> Set exercise: State how many lines in the items below contain the string "between", with letter case taken into account. Give only the number.

> Record set:
============

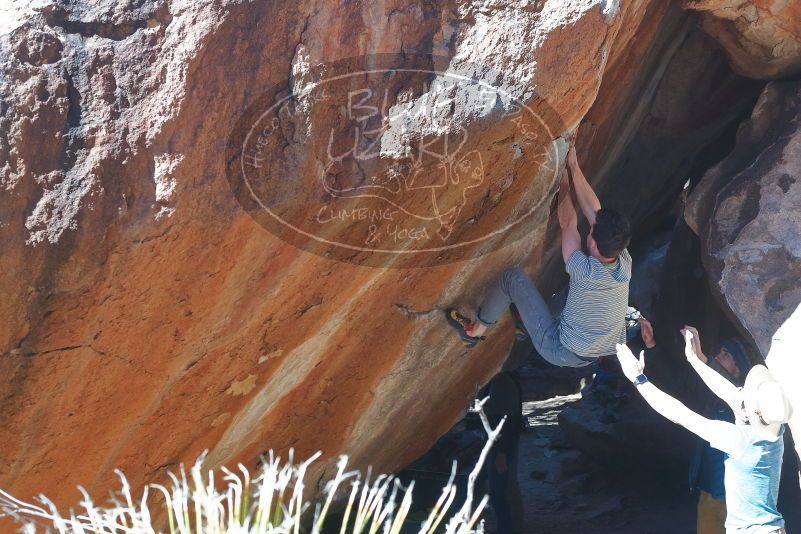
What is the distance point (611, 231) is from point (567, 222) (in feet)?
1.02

============

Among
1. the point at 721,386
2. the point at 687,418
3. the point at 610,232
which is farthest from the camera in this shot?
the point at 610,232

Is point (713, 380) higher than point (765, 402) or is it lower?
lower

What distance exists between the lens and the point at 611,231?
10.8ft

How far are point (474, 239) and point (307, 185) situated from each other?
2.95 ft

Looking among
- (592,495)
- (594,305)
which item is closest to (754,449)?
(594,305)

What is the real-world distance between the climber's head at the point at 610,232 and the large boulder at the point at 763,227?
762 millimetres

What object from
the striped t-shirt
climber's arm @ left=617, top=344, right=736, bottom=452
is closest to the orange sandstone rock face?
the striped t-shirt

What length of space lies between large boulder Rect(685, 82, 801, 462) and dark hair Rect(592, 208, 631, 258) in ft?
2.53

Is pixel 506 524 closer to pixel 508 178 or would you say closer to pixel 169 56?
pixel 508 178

============

> Task solution: 3